Is a product really "luxury" if everyone has it? Not according to the economics of exclusivity.
In 2021, the personal luxury market did $325B in sales, putting the sector back on track for pre-pandemic growth.
But this resurgence also meant high-end names went mainstream. And, in turn, threatened the loftier labels' exclusive nature.
So, when other industries used inflation and higher production costs to hike prices earlier this year, luxury fashion followed suit. Some of the fanciest names even trailblazed this trend pre-pandemic.
In 2019, for example, Prada stopped offering discounts (a promotional strategy that 'cheapened' the brand's reputation), then raised prices by 13%.
But perhaps most notorious for steepening prices is Chanel. Since 2019, the cost of its iconic handbags has jumped ~66%.
The fashion house blames exchange rate fluctuations, increased production costs, and efforts to ensure pricing continuity across markets for the sharp increase. And while these factors may contribute, they all translate to protecting the products' exclusivity.
After all, common sense says higher prices, lower demand, right? And it should hypothetically lead to fewer people being able to afford the item. But that doesn't exactly mean lower sales.

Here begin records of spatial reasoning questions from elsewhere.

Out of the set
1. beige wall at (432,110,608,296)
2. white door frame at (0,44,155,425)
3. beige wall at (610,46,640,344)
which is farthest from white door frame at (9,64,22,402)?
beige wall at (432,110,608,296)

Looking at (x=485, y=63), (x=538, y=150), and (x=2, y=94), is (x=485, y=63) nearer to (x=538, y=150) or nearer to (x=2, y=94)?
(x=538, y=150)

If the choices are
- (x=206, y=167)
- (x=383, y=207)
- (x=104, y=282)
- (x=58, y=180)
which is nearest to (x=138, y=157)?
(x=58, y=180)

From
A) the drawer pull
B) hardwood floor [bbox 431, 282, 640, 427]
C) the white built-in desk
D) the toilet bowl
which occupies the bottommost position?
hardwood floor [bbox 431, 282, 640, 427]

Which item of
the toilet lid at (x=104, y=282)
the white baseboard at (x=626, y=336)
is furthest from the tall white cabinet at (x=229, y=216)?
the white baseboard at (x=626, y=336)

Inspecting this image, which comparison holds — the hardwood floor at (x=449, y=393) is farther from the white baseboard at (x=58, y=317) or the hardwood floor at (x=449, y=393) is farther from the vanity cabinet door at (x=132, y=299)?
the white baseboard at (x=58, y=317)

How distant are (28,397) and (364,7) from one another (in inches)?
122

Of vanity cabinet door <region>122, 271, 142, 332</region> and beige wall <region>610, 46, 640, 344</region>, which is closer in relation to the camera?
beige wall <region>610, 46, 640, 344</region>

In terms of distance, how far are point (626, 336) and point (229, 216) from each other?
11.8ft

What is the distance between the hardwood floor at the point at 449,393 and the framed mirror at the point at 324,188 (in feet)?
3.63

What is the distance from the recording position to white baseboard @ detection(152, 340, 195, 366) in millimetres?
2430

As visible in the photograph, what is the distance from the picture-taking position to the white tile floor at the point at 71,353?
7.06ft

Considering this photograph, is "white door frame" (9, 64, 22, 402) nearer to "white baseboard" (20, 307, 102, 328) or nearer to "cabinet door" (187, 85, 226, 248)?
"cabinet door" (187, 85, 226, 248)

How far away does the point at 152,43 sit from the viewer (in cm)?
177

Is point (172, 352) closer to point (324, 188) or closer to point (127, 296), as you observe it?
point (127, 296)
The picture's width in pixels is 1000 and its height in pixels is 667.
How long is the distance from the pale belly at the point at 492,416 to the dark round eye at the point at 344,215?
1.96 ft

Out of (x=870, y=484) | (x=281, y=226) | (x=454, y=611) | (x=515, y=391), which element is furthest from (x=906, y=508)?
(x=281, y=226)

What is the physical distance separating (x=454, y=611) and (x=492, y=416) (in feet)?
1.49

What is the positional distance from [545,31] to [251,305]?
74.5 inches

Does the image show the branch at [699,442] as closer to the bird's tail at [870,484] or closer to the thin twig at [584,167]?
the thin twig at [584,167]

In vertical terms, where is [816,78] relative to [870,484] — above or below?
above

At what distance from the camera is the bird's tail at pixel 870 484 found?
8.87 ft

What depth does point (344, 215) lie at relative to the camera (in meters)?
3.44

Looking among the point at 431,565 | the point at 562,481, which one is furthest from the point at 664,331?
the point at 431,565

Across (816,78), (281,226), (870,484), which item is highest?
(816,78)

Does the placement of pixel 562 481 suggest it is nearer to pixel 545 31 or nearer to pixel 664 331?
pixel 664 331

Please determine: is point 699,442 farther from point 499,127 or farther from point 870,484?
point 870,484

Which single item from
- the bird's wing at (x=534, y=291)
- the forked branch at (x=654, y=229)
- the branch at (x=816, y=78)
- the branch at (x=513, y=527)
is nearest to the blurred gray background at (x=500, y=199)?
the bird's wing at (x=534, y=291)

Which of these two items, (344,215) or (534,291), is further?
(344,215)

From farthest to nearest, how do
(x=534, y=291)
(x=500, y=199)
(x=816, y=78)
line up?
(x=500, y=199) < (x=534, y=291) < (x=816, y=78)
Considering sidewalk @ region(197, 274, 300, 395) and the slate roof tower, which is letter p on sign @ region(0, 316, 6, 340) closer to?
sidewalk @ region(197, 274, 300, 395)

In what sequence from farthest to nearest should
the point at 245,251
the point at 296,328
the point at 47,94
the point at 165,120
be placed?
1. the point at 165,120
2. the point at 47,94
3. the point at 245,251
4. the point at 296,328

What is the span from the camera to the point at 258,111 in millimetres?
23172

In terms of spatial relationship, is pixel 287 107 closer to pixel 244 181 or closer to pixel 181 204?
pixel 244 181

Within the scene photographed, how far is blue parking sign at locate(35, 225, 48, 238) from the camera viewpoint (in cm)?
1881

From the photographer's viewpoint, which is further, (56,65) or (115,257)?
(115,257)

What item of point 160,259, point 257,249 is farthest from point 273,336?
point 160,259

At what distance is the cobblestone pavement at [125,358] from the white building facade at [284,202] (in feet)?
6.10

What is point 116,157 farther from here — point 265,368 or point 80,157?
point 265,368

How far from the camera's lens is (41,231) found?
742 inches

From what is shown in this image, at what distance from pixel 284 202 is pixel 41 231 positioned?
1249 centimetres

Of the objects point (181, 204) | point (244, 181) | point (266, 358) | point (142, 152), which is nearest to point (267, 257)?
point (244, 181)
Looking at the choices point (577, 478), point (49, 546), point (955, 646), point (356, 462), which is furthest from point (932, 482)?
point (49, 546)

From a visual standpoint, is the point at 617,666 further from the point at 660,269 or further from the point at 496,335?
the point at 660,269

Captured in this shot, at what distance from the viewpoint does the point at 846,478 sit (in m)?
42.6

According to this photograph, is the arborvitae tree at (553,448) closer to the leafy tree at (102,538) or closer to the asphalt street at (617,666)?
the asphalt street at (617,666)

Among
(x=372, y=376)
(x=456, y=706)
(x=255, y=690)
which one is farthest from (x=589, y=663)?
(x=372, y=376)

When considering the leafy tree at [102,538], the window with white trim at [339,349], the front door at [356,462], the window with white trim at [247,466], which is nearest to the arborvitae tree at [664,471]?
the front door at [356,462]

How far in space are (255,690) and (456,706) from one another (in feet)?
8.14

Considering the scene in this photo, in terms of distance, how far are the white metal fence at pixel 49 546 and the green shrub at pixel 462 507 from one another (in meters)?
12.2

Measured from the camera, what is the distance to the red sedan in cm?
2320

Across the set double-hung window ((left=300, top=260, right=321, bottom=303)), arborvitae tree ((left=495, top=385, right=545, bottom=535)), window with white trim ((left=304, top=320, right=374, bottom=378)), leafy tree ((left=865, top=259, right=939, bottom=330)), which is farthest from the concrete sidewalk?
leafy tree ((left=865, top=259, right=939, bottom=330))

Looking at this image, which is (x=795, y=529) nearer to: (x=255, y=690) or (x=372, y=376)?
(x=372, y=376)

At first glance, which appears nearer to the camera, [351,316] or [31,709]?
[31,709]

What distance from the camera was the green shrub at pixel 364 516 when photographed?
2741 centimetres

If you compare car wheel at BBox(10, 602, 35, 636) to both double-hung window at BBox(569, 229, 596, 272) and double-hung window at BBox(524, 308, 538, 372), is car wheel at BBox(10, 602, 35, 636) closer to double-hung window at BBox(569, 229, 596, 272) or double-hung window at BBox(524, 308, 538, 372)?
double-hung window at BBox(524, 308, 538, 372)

Instead, the heftier price point created cult-like demand for consumers who could still afford the products. Chanel's profits skyrocketed 171% as a result (while maintaining a 35% profit margin).
Historically, these sorts of economic pressures weigh on luxury sales as consumer spending power depletes. But 76% of consumers making $200k+ said they still plan to buy the same number of high-end goods or more QoQ, per Saks' Luxury Pulse survey, despite recent downturns.
This steady demand has led French luxury group Kering to release plans for increasing Gucci's annual sales to €15B in the mid-term. How exactly? Through increased store traffic, a bigger retail network, and – oh, yes – higher prices.
Even "affordable" brands are climbing into the high-end category. For example, Adidas teamed up with Gucci and Balenciaga to get into the luxury game.
That said, Adidas still sells $30 t-shirts, something a truly luxury brand would never do. So, it's also possible that these collaborations are, instead, an effort for increasingly exclusive (AKA inaccessible) brands to stay relevant by pulling on mainstream fashion.
Even so, lowering prices isn't very 'luxury.' So, the high price tags – caused by increased operational costs or not – will likely stick.
And for brands left relying on mainstream fashion to stay relevant, this could be problematic.
After all, if you're pulling on a household name, you're creating (what I'll call) aspirational demand for the average consumer. This is unlikely to convert in today's bear market.
But you're also not exclusive enough for the high-end consumer (who will likely weather a recession mostly unscathed) driving Chanel's sales. And it could leave these mid-tier luxury brands raising their prices to increase demand or paying the cost.